## Esercizio
Rispondi a queste domande sul brano dedicato ai Castelli Romani:
1. In che anno il fascismo fece la sua comparsa nei Castelli Romani?
2. A che ora sbarcò nel porto di Anzio l'avanguardia del VI Corpo d'Armata alleato?
3. Quante missioni di supporto aereo condusse l'aviazione alleata sulle teste di ponte appena conquistate?

## Brano
┄┄┄┄┄┄

Anche a distanza di tanti anni, i ricordi vividi del dolore e della distruzione sono indelebili, con molte vittime che hanno perso i propri cari e i loro averi nel corso di quei giorni di fuoco. Tra la fine di gennaio e gli inizi di febbraio 1944, i Castelli Romani furono duramente colpiti dai bombardamenti delle Forze Alleate, con l’obiettivo di scacciare le truppe tedesche. Il fascismo fece la sua comparsa nei Castelli Romani nel 1921, inizialmente incontrando resistenza e basandosi su adesioni da parte di esponenti di altri partiti. La resistenza antifascista si oppose con determinazione in diverse località, come Genzano di Roma, Ariccia e Rocca di Papa, dove si formarono i gruppi degli “Arditi del Popolo”. Anche a Nemi, Rocca Priora e Rocca di Papa i fascisti trovarono difficile affermarsi, persino dopo la marcia su Roma. In generale, il fascismo ricorse alla violenza in quasi tutti i comuni dei Castelli Romani per sostituire le amministrazioni precedenti. Solo in alcuni comuni, come Ariccia, Marino e Castel Gandolfo, le amministrazioni repubblicane e popolari aderirono in massa al regime fascista. Il fascismo si manifestò in modo particolarmente aggressivo a Genzano e Albano, dove il Partito Comunista Italiano e il Partito Socialista Italiano godevano di una solida presenza. Alle 02:45 della notte del 22 gennaio 1944, l’avanguardia del VI Corpo d’Armata alleato sbarcò nel porto di Anzio. Durante quel periodo, l’aviazione alleata condusse 465 missioni di supporto aereo sulle teste di ponte appena conquistate, contrastate da sei raid di caccia-bombardieri tedeschi. Circa 36.000 soldati e 3.000 veicoli furono sbarcati durante la notte. Dal 1º marzo al 20 maggio 1944, il fronte di Anzio rimase bloccato in attesa degli sviluppi a Cassino.

┄┄┄┄┄┄

## Materiale fornito
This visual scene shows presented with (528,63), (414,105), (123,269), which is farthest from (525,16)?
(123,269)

┄┄┄┄┄┄

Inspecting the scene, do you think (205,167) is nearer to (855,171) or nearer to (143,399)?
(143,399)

┄┄┄┄┄┄

## Soluzione
1. Nel 1921.
2. Alle 02:45 della notte del 22 gennaio 1944.
3. 465 missioni.